Jakarta – Ketua Presidium Ind Police Watch Neta S Pane menilai rencana Mendagri yang hendak menjadikan dua pejabat Polri sebagai Plt Gubernur adalah ide yang sangat berbahaya bagi demokrasi karena akan menjadi preseden bagi munculnya Dwifungsi Polri.
“Ini ide sangat berbahaya bagi demokrasi. Padahal salah satu perjuangan reformasi menjatuhkan Orde Baru adalah memberangus Dwifungsi ABRI,” ungkap Neta, hari ini.
Lebih lanjut, Neta berharap, penguasa harus bisa menjaga independensi dan profesionalisme Polri dan jangan berusaha menarik narik Polri ke wilayah politik praktis. Apalagi hendak menciptakan Dwifungsi Polri. Sebab upaya itu akan merusak citra Polri, membuat Polri tidak profesional dan akan menimbulkan kecemburuan TNI dimana Dwifungsi ABRI sudah diberangus kok malah muncul Dwifungsi Polri.
“Mendagri harus segera membatalkan gagasan liarnya tersebut. Mendagri harus paham bahwa tugas kedua jenderal polisi yang akan dijadikan Plt Gubernur itu sangat berat, terutama dalam mengamankan pilkada serentak,” bebernya.
Dijelaskannya, Assisten Operasi Polri yang akan dijadikan Plt Gubernur Jabar misalnya, tugasnya sangat berat untuk mengendalikan pengamanan Pilkada di seluruh Indonesia. Bagaimana dia bisa mengatasi kekacauan di daerah lain jika dia menjadi Plt Gubernur Jabar. Begitu juga Kadiv Propam yang akan jadi Plt Gubernur Sumut, tugasnya harus mengawasi netralitas semua jajaran kepolisian di lapangan.
“Bagaimana keduanya bisa menjadi wasit yang baik, jika keduanya juga ditarik tarik sebagai pemain,” tuturnya.
Dia mengingatkan agar Polri sebaiknya menolak rencana dan usulan Mendagri itu. Sehingga Polri tetap konsen pada penjagaan keamanan di pilkada 2018, dan kepolisian bisa profesional, proporsional dan independen, meski ada 10 perwiranya yang ikut pilkada.
“Seharusnya Plt Gubernur tetap diserahkan kepada pejabat di Kemendagri karena Dwifungsi Polri melanggar UU No 2 tahun 2002 tentang Kepolisian,” ucapnya.
Lebih jauh, Neta menghimbau agar birokrat sipil jangan memancing-mancing dan menarik-narik Polri ke wilayah politik praktis ataupun ke wilayah pemerintahan sipil.

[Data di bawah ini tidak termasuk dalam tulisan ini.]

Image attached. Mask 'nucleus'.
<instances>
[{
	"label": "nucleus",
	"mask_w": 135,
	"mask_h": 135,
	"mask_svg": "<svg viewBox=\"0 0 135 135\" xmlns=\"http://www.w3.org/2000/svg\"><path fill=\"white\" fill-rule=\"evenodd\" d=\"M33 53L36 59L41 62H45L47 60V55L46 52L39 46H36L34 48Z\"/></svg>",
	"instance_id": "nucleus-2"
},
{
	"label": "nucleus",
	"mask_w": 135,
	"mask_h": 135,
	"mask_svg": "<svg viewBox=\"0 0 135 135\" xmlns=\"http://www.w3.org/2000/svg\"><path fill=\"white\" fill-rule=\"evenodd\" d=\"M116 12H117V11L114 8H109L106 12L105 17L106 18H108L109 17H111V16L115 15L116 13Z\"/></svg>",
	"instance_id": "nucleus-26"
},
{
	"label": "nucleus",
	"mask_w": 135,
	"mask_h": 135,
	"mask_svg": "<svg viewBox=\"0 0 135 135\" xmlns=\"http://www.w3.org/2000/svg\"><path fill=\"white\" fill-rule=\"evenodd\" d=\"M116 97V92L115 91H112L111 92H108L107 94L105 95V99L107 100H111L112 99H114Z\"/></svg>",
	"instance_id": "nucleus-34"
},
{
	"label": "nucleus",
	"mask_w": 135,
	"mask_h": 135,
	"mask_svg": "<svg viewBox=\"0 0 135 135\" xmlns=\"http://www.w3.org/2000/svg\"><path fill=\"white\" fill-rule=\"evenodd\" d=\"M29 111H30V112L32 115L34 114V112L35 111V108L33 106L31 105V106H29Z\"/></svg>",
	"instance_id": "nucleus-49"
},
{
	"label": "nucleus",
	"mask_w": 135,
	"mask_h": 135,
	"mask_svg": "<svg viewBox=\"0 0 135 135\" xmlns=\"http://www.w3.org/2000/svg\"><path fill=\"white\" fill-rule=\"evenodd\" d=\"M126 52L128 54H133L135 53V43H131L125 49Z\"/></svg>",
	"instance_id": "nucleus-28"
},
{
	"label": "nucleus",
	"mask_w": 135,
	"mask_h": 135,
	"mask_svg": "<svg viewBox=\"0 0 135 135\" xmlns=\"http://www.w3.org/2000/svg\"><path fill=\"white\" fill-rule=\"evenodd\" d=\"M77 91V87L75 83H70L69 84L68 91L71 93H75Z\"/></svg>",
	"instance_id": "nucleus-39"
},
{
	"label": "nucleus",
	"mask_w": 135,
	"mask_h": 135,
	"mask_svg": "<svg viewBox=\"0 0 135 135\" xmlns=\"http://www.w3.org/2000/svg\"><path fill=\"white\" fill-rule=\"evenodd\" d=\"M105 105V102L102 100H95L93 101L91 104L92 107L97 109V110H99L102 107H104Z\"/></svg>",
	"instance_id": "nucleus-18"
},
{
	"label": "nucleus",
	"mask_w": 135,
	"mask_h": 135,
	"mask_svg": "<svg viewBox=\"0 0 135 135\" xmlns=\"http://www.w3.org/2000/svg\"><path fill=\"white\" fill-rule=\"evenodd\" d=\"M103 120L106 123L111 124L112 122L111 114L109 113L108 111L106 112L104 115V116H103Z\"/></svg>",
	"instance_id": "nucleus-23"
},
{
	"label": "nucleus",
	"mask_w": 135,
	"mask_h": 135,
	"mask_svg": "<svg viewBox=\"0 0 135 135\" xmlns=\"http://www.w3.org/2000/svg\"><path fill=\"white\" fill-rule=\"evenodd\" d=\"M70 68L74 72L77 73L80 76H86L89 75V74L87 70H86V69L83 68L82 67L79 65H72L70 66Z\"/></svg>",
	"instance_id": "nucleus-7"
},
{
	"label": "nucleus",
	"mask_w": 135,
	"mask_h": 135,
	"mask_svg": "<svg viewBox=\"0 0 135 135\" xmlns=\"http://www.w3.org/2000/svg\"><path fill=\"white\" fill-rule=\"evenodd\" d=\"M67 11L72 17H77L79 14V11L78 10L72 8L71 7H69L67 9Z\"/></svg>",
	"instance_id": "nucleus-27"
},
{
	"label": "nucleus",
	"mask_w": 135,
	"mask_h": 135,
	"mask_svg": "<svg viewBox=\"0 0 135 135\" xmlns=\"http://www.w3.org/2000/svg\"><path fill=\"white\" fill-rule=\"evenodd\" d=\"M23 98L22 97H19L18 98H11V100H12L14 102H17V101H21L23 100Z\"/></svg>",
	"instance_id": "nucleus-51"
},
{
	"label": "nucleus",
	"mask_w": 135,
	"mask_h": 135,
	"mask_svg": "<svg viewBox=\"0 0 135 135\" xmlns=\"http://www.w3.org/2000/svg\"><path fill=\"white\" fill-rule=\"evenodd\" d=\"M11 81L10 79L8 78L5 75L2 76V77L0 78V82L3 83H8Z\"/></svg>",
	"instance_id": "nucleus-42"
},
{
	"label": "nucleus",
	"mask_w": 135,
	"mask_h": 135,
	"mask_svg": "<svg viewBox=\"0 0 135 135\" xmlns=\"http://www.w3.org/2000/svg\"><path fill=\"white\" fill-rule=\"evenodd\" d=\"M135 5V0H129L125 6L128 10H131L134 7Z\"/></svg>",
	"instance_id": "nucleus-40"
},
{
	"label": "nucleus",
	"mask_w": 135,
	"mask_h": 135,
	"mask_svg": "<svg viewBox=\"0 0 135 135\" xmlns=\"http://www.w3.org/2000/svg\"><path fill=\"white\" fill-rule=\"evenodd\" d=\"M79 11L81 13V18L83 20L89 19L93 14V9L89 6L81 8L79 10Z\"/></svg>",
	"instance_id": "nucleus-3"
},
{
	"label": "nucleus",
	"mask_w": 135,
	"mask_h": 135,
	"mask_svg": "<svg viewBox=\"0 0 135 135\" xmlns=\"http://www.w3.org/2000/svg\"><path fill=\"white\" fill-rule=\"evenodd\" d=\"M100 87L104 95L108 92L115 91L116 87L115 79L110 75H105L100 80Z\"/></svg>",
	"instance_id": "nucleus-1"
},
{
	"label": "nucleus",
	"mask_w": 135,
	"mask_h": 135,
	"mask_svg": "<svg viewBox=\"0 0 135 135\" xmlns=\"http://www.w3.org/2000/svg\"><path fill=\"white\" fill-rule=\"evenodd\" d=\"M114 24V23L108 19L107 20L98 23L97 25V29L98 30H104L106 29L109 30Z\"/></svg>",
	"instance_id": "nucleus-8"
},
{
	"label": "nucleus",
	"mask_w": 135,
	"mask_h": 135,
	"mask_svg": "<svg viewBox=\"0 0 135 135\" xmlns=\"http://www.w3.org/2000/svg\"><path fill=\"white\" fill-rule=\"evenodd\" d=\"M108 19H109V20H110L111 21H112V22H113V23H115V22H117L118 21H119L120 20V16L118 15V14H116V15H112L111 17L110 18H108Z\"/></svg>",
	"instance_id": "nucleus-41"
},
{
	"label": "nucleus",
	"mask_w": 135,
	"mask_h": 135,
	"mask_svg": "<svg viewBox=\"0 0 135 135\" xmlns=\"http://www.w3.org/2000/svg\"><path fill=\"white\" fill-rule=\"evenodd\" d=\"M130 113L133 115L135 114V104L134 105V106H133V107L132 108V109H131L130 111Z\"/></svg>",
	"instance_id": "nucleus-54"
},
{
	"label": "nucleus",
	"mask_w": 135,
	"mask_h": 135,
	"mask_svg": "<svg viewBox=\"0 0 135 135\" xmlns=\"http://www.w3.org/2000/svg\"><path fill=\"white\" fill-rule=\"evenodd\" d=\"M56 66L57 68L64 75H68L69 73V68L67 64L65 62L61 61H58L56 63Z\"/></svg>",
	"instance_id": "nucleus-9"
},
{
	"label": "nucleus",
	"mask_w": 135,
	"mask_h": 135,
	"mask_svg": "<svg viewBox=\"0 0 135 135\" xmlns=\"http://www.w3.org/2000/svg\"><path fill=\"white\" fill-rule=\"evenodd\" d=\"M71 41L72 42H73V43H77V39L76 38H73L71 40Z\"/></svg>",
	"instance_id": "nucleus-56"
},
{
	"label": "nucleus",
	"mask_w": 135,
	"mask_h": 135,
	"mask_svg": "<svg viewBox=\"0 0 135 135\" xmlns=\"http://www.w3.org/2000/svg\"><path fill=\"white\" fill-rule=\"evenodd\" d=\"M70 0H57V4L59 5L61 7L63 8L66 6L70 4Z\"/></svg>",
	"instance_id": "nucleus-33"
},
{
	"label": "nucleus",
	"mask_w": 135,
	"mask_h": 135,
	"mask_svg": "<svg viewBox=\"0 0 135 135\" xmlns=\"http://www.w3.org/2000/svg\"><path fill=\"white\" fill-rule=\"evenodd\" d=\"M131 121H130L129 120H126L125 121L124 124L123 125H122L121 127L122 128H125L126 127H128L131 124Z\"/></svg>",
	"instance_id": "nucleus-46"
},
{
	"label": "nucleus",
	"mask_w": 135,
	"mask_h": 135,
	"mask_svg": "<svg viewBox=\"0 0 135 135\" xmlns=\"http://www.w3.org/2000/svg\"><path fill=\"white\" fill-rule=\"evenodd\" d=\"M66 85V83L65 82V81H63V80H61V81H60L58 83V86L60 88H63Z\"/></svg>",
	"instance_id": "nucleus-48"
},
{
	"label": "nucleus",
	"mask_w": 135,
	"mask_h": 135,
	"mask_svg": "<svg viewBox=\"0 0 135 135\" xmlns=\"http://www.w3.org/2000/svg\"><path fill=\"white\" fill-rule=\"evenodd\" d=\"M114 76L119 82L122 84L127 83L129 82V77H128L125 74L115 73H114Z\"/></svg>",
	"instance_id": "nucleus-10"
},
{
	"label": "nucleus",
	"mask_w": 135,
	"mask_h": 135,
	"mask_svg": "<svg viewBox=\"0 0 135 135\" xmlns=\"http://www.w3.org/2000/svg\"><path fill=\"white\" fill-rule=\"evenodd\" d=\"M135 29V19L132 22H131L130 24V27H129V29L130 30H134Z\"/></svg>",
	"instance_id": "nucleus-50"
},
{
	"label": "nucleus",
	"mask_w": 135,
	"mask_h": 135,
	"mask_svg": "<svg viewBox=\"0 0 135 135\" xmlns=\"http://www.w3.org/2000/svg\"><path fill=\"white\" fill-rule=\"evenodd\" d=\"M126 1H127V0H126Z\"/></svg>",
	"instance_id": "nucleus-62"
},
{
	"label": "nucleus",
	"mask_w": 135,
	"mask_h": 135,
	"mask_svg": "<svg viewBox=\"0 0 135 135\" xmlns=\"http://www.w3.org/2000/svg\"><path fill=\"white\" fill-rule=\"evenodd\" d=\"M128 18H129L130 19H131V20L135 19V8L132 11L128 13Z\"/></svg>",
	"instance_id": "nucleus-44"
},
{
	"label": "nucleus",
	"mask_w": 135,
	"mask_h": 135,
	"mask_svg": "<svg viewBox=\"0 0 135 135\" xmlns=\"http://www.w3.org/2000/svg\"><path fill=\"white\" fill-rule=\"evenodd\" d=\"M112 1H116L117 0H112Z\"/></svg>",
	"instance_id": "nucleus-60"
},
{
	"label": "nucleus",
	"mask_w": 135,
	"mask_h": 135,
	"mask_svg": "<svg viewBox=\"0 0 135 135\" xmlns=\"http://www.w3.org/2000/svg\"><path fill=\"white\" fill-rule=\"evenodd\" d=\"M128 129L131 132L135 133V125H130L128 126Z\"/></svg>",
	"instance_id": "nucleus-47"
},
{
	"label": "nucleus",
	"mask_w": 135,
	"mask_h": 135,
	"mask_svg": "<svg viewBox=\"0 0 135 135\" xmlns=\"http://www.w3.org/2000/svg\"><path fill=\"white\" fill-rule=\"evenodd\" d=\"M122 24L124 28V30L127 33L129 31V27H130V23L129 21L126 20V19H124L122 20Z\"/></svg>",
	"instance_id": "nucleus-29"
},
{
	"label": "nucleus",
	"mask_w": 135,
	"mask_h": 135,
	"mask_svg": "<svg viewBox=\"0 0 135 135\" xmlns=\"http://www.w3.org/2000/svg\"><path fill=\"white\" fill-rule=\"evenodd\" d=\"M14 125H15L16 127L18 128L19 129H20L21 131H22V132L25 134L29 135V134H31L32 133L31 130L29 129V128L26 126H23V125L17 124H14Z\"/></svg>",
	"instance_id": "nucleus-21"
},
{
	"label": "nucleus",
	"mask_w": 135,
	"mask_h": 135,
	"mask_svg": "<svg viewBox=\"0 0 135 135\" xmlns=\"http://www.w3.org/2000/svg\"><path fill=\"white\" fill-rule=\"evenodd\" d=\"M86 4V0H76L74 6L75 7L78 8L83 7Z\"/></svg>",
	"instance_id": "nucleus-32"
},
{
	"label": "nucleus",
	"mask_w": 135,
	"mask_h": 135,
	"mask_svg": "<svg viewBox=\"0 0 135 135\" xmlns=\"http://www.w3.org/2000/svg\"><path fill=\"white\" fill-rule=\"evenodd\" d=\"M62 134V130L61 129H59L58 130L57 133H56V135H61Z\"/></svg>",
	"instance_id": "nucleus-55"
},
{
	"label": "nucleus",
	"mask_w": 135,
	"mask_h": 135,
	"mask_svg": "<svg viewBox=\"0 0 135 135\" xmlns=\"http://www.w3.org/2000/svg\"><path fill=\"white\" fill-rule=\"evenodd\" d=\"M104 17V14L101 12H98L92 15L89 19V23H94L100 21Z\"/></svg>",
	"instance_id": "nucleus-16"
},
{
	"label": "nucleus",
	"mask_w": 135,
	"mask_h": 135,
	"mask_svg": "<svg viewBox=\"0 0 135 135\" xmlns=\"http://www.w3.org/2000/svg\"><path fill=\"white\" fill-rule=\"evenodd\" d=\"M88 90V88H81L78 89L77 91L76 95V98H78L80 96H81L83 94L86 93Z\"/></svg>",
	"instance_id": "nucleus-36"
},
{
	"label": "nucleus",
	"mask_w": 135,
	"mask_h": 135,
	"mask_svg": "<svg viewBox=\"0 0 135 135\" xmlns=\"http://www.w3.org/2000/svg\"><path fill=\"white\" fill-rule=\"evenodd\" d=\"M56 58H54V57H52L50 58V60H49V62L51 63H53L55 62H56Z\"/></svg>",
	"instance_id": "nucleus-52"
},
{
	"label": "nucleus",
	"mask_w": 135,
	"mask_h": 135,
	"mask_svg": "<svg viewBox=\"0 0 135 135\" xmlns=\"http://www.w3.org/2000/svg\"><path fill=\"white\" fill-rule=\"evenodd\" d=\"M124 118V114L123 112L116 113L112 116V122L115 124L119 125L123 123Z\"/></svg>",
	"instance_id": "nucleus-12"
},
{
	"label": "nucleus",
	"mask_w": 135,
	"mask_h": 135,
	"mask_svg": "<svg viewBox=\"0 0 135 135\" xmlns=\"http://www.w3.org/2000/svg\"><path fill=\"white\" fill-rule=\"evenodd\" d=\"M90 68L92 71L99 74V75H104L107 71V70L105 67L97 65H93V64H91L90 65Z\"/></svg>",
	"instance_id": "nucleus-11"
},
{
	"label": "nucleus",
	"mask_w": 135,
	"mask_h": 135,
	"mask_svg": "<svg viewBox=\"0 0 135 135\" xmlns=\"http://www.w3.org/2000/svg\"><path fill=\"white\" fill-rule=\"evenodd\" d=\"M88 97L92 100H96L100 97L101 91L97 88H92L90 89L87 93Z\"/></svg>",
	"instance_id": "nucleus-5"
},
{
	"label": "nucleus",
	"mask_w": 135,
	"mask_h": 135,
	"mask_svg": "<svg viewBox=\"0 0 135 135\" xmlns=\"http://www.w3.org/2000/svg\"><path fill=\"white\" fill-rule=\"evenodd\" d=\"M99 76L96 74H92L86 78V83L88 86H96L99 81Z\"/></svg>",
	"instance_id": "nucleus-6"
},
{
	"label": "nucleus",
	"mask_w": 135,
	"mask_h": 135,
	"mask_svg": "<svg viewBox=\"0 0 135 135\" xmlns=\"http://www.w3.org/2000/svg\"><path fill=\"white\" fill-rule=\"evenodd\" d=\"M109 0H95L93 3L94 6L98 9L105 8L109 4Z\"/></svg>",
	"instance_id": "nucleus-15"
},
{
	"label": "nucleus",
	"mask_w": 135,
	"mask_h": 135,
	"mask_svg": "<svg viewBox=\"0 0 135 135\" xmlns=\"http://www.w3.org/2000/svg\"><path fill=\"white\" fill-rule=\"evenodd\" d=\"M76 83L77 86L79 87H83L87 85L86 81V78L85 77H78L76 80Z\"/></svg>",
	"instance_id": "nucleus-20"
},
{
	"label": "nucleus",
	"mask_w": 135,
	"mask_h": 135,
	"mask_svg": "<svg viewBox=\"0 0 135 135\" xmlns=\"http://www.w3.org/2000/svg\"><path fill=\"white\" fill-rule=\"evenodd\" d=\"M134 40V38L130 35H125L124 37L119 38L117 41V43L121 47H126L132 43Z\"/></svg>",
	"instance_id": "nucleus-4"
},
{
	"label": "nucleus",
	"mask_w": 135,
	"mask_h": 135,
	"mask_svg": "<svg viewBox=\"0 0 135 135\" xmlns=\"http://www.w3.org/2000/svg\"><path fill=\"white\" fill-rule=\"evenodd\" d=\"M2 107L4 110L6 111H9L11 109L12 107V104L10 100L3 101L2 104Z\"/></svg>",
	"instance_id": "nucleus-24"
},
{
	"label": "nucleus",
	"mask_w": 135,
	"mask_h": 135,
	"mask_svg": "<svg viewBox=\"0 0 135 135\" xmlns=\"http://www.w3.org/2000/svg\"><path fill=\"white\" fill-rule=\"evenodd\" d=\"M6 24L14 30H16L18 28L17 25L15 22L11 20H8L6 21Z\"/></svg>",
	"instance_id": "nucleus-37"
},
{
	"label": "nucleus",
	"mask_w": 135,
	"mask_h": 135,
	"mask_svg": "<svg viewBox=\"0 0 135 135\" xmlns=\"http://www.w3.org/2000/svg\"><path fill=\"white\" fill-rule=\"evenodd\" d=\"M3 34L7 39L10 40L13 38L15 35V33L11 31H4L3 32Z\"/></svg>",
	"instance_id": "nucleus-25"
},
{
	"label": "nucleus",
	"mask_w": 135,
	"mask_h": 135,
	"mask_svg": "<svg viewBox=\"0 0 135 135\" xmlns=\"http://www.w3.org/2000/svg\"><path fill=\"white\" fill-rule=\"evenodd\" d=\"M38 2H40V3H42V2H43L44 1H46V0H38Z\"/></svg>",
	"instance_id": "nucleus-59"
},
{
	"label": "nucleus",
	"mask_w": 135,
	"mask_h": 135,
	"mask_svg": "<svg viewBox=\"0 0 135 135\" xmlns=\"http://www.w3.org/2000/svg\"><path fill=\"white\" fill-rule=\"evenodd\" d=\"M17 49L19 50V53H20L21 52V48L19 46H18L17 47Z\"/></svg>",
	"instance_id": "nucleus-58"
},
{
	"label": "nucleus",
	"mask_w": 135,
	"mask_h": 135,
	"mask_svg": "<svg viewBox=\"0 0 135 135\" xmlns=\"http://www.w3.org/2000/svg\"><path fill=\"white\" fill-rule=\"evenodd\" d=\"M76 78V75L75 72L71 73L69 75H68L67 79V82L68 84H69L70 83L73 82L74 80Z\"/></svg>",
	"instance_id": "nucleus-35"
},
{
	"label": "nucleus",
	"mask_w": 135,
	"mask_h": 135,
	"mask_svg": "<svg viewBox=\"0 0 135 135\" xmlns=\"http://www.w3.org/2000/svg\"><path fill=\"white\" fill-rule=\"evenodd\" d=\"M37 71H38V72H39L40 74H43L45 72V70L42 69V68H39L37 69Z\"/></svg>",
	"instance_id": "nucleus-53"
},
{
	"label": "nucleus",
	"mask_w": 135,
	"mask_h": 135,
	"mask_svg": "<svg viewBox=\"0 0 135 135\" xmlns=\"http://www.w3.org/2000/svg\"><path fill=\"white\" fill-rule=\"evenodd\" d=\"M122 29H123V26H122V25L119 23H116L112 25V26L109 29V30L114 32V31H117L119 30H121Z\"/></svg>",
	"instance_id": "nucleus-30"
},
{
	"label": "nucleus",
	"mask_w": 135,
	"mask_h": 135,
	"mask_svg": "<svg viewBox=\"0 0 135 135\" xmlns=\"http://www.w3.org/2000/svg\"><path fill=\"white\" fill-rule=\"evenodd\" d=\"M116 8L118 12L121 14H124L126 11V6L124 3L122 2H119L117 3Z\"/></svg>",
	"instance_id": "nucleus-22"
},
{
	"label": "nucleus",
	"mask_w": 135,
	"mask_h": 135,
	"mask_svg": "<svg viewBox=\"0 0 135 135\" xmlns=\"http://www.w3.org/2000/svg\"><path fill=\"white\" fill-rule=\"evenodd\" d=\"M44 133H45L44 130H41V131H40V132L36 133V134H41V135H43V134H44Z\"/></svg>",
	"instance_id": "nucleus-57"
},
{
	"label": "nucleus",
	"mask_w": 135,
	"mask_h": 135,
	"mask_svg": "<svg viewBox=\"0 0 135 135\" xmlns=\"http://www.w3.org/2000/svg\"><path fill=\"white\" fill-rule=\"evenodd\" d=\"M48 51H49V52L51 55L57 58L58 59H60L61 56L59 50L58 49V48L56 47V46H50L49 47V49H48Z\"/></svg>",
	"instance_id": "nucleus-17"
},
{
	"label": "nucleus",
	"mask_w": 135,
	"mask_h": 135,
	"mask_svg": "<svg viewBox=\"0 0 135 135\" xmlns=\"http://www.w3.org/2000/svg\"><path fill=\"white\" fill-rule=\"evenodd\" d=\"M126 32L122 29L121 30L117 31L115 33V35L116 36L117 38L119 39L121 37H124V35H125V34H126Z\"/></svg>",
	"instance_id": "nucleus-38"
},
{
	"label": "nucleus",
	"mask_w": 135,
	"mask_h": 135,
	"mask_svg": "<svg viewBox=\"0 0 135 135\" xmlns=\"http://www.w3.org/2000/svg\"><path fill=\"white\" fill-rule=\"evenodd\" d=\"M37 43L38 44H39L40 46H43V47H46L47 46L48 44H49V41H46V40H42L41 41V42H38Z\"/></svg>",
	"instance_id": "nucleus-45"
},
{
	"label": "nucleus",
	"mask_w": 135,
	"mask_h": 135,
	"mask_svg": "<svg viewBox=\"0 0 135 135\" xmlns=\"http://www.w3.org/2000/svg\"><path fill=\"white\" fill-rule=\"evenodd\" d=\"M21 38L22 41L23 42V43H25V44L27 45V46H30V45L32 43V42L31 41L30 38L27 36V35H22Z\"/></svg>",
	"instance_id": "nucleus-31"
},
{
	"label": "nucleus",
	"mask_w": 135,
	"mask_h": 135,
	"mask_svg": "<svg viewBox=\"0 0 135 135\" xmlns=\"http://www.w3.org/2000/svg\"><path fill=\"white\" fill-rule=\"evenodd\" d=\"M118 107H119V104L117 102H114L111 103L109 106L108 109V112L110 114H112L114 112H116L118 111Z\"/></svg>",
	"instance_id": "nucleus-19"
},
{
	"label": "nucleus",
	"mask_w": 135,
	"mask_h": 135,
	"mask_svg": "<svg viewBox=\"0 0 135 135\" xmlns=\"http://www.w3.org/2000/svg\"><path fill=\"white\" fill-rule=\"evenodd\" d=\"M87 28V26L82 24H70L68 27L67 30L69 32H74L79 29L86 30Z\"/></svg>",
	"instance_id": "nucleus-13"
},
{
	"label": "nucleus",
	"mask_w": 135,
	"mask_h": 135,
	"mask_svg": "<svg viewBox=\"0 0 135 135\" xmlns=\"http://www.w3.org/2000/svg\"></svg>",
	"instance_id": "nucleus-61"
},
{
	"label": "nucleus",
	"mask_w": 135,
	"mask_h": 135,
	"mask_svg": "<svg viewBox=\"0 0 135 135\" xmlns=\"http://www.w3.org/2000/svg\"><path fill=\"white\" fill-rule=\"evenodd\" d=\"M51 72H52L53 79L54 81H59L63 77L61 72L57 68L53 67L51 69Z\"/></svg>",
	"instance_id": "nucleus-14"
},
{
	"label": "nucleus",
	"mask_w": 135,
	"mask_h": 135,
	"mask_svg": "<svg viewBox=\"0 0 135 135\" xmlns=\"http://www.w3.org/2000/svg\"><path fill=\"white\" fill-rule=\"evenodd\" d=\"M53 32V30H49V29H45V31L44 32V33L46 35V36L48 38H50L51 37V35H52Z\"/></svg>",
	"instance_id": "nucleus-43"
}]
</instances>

Apalagi saat ini ada sejumlah Jenderal Polisi dan militer yang ikut Pilkada 2018, keberadaan perwira polri sebagai Plt Gubernur akan bisa berdampak negatif bagi Polri itu sendiri. Terutama untuk di Jabar, keberadaan perwira kepolisian sebagai Plt Gubernur bisa berdampak pada penggugatan sejumlah pihak terhadap independensi dan profesionalisme Polri.
“Dalam situasi pilkada seperti sekarang ini posisi polri sangat tepat jika tetap profesional dan independen serta tetap menjadi polisi sebagai penjaga keamanan. Jika pun terjadi konflik dalam proses pilkada, polri lebih bisa berdiri di antara semua kelompok dan tidak dituding berpihak pada satu kelompok. IPW tidak menginginkan Polri dituduh bahwa keterlibatan Jenderalnya sebagai plt Gubernur hanya untuk memenangkan cagub dari partai tertentu. Jika kesan itu muncul tentunya akan sangat merugikan masa depan Polri,” pungkasnya.